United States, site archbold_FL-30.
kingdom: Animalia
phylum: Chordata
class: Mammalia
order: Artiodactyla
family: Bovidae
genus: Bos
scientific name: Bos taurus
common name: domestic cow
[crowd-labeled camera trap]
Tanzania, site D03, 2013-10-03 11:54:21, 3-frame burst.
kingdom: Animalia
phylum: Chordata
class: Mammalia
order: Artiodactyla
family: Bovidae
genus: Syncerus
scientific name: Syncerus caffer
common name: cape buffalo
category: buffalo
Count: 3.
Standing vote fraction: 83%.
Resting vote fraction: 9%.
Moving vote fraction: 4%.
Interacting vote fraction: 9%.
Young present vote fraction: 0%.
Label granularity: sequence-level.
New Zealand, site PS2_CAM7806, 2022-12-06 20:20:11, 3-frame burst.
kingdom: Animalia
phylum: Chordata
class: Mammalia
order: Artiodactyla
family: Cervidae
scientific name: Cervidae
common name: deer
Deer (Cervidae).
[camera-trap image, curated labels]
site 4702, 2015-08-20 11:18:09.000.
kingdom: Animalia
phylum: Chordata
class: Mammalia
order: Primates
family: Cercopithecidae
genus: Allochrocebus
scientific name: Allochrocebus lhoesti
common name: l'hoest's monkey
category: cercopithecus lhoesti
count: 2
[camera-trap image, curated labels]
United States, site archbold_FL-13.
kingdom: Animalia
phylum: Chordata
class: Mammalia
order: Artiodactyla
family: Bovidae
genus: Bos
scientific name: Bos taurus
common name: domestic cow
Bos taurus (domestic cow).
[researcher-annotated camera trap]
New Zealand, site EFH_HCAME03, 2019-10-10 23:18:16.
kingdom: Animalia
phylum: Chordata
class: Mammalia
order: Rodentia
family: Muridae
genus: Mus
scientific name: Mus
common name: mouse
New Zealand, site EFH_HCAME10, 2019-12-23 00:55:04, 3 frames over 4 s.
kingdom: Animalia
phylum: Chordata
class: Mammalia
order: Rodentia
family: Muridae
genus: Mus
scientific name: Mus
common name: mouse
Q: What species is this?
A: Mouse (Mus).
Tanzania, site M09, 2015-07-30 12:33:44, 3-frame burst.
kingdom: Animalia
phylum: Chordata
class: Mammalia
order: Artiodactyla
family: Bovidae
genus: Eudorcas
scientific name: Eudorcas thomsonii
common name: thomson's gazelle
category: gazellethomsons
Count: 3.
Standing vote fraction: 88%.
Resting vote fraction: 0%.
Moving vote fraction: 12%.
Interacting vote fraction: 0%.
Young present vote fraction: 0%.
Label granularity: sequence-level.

What this task involves:
Word for word, repeat each line of the listing.

Solution below:
United States, site archbold_FL-30.
kingdom: Animalia
phylum: Chordata
class: Mammalia
order: Artiodactyla
family: Bovidae
genus: Bos
scientific name: Bos taurus
common name: domestic cow
[crowd-labeled camera trap]
Tanzania, site D03, 2013-10-03 11:54:21, 3-frame burst.
kingdom: Animalia
phylum: Chordata
class: Mammalia
order: Artiodactyla
family: Bovidae
genus: Syncerus
scientific name: Syncerus caffer
common name: cape buffalo
category: buffalo
Count: 3.
Standing vote fraction: 83%.
Resting vote fraction: 9%.
Moving vote fraction: 4%.
Interacting vote fraction: 9%.
Young present vote fraction: 0%.
Label granularity: sequence-level.
New Zealand, site PS2_CAM7806, 2022-12-06 20:20:11, 3-frame burst.
kingdom: Animalia
phylum: Chordata
class: Mammalia
order: Artiodactyla
family: Cervidae
scientific name: Cervidae
common name: deer
Deer (Cervidae).
[camera-trap image, curated labels]
site 4702, 2015-08-20 11:18:09.000.
kingdom: Animalia
phylum: Chordata
class: Mammalia
order: Primates
family: Cercopithecidae
genus: Allochrocebus
scientific name: Allochrocebus lhoesti
common name: l'hoest's monkey
category: cercopithecus lhoesti
count: 2
[camera-trap image, curated labels]
United States, site archbold_FL-13.
kingdom: Animalia
phylum: Chordata
class: Mammalia
order: Artiodactyla
family: Bovidae
genus: Bos
scientific name: Bos taurus
common name: domestic cow
Bos taurus (domestic cow).
[researcher-annotated camera trap]
New Zealand, site EFH_HCAME03, 2019-10-10 23:18:16.
kingdom: Animalia
phylum: Chordata
class: Mammalia
order: Rodentia
family: Muridae
genus: Mus
scientific name: Mus
common name: mouse
New Zealand, site EFH_HCAME10, 2019-12-23 00:55:04, 3 frames over 4 s.
kingdom: Animalia
phylum: Chordata
class: Mammalia
order: Rodentia
family: Muridae
genus: Mus
scientific name: Mus
common name: mouse
Q: What species is this?
A: Mouse (Mus).
Tanzania, site M09, 2015-07-30 12:33:44, 3-frame burst.
kingdom: Animalia
phylum: Chordata
class: Mammalia
order: Artiodactyla
family: Bovidae
genus: Eudorcas
scientific name: Eudorcas thomsonii
common name: thomson's gazelle
category: gazellethomsons
Count: 3.
Standing vote fraction: 88%.
Resting vote fraction: 0%.
Moving vote fraction: 12%.
Interacting vote fraction: 0%.
Young present vote fraction: 0%.
Label granularity: sequence-level.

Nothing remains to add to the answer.